What to do
Return the passage of the StaleObjectStateException question starting with "How to avoid" and going on through "to escape StaleObjectStateException.", copied word for word.

Document text

※ ※ ※

ThinkFloyd
ThinkFloyd

Reputation: 5021

How to avoid StaleObjectStateException when transaction updates thousands of entities?

We are using Hibernate 3.6.0.Final with JPA 2 and Spring 3.0.5 for a large scale enterprise application running on tomcat 7 and MySQL 5.5. Most of the transactions in application, lives for less than a second and update 5-10 entities but in some use cases we need to update more than 10-20K entities in single transaction, which takes few minutes and hence more than 70% of times such transaction fails with StaleObjectStateException because some of those entities got updated by some other transaction.

We generally maintain version column in all tables and in case of StaleObjectStateException we generally retry but since these longs transactions are anyways very long so if we keep on retrying then also I am not very sure that we'll be able to escape StaleObjectStateException.

Also lot of activities keep updating these entities in busy hours so we cannot go with pessimistic approach because it can potentially halt many activities in system.

Please suggest how to fix such long transaction issue because we cannot spawn thousands of independent and small transactions because we cannot afford messed up data in case of some failed & some successful transactions.

Upvotes: 1

Views: 1236

Answers (1)

※ ※ ※

Data records
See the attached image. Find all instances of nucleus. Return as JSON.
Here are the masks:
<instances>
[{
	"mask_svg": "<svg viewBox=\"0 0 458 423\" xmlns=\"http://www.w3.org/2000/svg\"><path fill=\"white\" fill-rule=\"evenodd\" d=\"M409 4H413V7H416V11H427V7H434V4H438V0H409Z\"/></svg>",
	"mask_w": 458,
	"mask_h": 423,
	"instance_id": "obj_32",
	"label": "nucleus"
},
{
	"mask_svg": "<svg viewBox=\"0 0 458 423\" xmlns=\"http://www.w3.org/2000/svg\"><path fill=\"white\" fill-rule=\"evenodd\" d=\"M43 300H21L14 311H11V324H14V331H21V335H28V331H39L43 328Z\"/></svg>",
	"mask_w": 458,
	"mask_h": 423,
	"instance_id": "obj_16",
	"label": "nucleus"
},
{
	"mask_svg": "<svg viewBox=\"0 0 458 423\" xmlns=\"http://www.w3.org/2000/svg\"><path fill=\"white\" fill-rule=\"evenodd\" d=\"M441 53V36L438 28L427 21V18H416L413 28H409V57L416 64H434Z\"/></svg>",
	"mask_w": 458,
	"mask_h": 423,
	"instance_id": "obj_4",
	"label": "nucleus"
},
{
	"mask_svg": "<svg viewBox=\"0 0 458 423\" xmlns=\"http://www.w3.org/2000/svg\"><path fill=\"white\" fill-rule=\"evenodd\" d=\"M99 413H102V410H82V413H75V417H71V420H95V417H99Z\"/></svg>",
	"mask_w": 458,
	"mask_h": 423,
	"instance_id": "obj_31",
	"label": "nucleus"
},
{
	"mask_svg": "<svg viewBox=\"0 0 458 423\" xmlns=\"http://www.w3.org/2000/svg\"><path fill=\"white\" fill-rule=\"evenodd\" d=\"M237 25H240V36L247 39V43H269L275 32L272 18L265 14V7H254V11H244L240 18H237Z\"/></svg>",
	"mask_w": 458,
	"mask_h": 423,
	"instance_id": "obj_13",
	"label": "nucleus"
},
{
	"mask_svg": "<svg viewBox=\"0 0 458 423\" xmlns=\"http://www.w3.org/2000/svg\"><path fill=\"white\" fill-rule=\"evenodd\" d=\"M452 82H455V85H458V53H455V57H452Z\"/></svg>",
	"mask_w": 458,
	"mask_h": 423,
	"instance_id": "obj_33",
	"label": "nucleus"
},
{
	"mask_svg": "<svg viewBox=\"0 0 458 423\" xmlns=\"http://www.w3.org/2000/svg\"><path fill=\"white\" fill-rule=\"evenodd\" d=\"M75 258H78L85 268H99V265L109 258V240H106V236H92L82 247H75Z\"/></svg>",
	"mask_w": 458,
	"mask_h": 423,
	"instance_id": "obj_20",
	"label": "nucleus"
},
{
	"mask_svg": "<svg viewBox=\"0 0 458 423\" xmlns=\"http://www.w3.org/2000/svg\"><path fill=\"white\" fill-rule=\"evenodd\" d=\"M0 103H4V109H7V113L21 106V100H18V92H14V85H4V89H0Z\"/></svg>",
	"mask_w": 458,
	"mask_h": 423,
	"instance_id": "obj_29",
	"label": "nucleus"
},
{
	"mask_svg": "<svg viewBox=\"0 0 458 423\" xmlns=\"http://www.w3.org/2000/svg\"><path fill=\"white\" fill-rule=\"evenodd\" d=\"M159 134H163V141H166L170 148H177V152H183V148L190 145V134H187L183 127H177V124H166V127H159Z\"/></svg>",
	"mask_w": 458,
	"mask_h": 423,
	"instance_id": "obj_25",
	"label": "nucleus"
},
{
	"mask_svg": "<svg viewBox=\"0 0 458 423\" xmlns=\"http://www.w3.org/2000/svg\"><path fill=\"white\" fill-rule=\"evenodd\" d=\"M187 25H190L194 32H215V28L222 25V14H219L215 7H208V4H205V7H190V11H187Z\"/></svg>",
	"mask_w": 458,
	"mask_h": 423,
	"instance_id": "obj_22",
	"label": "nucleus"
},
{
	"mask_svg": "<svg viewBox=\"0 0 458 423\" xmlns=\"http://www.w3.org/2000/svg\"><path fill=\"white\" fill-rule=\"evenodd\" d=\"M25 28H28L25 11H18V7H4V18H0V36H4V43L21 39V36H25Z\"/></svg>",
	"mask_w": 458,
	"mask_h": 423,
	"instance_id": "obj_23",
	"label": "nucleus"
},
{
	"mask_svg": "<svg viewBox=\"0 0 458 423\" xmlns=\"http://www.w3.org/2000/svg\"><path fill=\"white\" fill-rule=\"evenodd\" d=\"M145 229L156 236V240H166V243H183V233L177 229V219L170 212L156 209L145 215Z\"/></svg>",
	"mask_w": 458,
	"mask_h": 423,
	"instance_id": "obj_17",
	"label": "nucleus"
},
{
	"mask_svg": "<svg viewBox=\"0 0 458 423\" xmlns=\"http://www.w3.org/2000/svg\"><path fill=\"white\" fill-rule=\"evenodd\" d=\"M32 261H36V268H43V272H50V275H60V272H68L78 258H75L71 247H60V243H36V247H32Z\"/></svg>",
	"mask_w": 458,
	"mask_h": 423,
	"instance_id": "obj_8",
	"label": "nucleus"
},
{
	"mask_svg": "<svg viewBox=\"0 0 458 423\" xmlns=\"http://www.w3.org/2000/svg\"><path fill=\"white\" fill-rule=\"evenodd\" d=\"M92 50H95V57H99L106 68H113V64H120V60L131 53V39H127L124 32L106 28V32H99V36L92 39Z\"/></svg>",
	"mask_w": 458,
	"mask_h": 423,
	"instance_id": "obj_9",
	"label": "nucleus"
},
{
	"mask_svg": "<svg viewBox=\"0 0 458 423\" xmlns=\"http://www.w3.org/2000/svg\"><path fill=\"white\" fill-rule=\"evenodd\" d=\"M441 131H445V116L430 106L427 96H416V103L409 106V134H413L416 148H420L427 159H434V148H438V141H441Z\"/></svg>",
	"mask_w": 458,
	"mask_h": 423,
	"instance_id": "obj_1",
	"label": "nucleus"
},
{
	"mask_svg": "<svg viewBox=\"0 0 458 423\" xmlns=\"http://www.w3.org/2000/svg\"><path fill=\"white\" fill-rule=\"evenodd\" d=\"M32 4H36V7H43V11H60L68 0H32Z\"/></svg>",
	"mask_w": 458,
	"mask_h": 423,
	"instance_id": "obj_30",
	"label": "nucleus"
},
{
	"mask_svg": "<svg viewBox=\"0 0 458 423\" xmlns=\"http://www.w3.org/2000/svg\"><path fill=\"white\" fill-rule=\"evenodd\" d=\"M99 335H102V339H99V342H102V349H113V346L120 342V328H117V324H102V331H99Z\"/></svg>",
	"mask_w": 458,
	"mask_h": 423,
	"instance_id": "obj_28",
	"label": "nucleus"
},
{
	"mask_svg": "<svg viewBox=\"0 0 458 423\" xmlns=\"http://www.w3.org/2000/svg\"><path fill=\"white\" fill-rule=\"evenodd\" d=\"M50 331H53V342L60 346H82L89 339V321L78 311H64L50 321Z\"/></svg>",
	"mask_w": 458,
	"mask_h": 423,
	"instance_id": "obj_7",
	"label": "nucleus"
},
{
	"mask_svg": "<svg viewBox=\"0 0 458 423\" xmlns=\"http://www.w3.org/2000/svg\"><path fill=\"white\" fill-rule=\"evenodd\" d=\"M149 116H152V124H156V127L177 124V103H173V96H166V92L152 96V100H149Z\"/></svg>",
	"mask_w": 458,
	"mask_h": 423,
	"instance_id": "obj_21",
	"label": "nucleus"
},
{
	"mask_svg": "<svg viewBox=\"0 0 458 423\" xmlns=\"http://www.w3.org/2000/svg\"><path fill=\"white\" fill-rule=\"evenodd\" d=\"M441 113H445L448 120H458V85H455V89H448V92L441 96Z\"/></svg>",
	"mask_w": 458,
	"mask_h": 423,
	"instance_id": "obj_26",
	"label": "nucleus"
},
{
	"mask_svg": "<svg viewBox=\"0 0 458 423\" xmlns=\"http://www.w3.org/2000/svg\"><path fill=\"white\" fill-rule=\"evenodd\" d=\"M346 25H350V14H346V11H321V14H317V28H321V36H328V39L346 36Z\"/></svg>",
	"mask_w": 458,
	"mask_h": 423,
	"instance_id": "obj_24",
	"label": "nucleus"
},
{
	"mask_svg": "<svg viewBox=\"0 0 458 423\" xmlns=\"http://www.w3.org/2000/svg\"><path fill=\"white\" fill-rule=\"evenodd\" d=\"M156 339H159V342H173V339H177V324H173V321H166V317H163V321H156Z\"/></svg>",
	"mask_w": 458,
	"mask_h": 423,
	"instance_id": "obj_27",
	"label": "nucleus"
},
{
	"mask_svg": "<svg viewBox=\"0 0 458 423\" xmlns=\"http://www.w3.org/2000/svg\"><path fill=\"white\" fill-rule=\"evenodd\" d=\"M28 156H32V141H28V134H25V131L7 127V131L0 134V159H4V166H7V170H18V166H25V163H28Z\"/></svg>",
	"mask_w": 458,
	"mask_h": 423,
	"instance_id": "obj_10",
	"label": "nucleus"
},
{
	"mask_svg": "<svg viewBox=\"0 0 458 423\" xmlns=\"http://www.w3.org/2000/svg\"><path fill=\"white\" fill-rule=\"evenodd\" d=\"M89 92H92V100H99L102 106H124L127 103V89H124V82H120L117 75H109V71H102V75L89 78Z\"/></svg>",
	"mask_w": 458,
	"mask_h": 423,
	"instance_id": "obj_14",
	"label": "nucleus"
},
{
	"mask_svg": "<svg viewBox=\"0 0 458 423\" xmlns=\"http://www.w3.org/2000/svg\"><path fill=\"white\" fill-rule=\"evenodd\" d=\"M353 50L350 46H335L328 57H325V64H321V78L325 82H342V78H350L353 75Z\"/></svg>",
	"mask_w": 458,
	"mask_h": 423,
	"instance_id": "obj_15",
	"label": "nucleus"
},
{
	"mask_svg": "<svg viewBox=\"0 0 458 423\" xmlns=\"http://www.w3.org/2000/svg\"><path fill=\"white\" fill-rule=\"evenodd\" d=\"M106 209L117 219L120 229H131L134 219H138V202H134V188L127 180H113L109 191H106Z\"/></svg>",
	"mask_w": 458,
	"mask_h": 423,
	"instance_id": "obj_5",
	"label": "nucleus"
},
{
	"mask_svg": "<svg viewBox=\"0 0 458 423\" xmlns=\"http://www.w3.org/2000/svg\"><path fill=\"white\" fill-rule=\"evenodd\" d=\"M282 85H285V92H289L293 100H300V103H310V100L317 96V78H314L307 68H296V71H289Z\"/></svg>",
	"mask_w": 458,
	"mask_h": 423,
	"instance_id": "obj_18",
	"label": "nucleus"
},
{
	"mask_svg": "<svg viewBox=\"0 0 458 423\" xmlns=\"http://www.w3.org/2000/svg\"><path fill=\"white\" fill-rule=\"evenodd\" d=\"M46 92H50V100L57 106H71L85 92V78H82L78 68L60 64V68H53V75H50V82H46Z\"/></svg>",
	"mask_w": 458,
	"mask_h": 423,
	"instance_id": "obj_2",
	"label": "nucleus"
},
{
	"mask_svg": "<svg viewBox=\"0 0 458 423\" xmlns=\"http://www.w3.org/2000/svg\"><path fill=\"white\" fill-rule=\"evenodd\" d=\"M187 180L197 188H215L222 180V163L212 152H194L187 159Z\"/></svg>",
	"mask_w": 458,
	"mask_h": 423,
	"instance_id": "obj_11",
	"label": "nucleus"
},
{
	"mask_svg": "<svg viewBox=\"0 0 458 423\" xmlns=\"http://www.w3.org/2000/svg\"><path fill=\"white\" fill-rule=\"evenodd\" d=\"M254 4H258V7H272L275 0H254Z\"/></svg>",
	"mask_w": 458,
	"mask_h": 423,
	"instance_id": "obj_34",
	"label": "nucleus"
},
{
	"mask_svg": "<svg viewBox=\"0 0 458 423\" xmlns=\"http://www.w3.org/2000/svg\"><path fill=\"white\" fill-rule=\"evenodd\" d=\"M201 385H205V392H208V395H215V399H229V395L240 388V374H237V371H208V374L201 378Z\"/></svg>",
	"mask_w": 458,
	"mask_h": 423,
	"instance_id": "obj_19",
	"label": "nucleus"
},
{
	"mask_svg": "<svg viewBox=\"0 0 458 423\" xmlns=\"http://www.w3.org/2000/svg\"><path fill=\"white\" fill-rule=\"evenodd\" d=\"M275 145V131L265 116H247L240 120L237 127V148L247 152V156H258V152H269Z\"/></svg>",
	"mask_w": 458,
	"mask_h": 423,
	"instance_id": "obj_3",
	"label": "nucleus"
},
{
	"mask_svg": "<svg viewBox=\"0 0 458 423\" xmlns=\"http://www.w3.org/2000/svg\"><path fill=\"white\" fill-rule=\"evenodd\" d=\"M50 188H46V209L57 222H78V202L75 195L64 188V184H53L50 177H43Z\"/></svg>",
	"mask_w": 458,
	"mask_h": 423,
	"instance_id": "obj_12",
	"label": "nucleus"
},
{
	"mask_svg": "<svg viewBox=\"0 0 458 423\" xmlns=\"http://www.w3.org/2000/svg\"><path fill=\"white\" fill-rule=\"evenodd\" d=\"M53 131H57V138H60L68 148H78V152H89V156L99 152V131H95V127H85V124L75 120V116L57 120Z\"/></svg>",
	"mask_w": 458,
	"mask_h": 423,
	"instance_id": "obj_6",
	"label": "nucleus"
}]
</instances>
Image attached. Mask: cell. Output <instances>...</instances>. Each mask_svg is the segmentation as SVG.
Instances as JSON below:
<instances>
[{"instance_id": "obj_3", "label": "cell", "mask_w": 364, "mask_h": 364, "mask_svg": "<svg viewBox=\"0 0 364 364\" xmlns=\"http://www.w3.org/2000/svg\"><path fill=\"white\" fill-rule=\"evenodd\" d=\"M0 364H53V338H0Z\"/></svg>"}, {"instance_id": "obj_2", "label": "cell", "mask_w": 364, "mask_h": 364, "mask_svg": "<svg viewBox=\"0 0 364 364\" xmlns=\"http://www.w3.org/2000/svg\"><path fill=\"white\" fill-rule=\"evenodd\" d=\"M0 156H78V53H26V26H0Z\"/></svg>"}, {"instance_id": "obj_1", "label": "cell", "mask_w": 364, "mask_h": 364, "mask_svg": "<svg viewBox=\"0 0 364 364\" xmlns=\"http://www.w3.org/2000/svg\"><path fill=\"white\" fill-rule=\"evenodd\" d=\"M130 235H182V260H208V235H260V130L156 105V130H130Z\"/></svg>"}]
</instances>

※ ※ ※

Result of the task
How to avoid StaleObjectStateException when transaction updates thousands of entities?

We are using Hibernate 3.6.0.Final with JPA 2 and Spring 3.0.5 for a large scale enterprise application running on tomcat 7 and MySQL 5.5. Most of the transactions in application, lives for less than a second and update 5-10 entities but in some use cases we need to update more than 10-20K entities in single transaction, which takes few minutes and hence more than 70% of times such transaction fails with StaleObjectStateException because some of those entities got updated by some other transaction.

We generally maintain version column in all tables and in case of StaleObjectStateException we generally retry but since these longs transactions are anyways very long so if we keep on retrying then also I am not very sure that we'll be able to escape StaleObjectStateException.